Log in to Phenyx with the user default to install or manage a databank made available to all users, or log in as another specific user to install or manage databank private to this user. From the Desktop, click on the Management Console link image:Management-console-link.gif

Select the DB manager link in the management console

image:DB-manager-link.gif

Note: you have to receive the right from the Phenyx sysadmin to install and update databanks. Otherwise, the link is abscent from your console


Install a new Databank

As databanks can be installed with different versions, we have created a hierarchy. A databank instance can contain one or more databank version(s). To add a new databank means therefore: to create a new instance of a databank and to add a new version of this databank.

Here is how the DB manager looks like when empty: image:DB-manager-01.gif


Instanciate a new DB

To create a new databank, you need to instantiate it first, and add a new version.
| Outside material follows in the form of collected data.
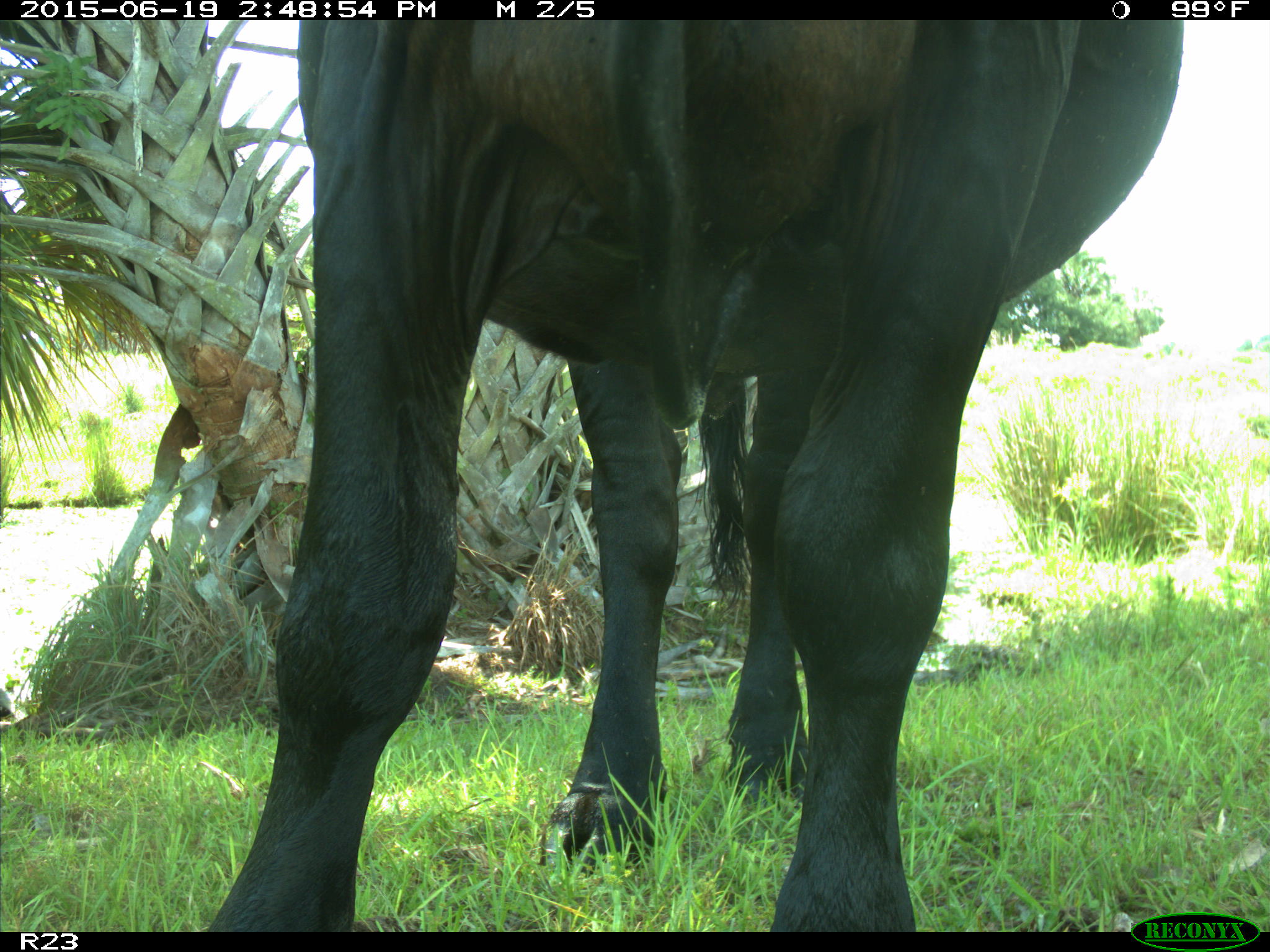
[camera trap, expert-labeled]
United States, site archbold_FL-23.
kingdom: Animalia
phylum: Chordata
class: Mammalia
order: Artiodactyla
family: Bovidae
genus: Bos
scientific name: Bos taurus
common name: domestic cow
Bos taurus (domestic cow).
  • click on the new bank item
  • in the appearing window, provide a name (as you want to see it in the job submission window; caution: use '_' to separate words, no accent allowed), specify what type of sequence it is (amino acid or nucleotide), if taxonomy is available, if it is considered as a decoy version, and if yes, to what other databank it is related with (in case the refering DB exists...)

image:DB-manager-02.gif

The DB appears in the Tree-representation. image:DB-manager-03.gif

Note: if the databank name is already used by another user, its name will not appear in the tree. Try with another name.


Add a new version to a DB

You can now add a new version of this DB: select new version, select the installer of your choice, and follow the corresponding instructions:

  • If you select the uniprot(.dat) installer, you can either upload a local file in Uniprot format (browse), or enter/select an url for the source file (for instance, you can select ftp://ftp.uniprot.org/pub/databases/uniprot/current_release/knowledgebase/complete/uniprot_sprot.dat.gz for UniprotKB/Swiss-Prot from the -pre defined urls- menu). Provide also a release name/number. For Uniprot, to know the current release number, click on the "current" link. It will download the release description file. Copy the release description in the release field (for instance: 56.6 of 16-Dec-2008). The default value is the current date in format YYYYMMDD. The selected value in the form will appear as it is in the submission page. Click on Submit. The new version appear in the tree with a rotating red status spot. It does turn green once the DB preparation is finished. In case it doesn't, you can also manually refresh the tree by clicking on the image:DB-manager-09.gif icon.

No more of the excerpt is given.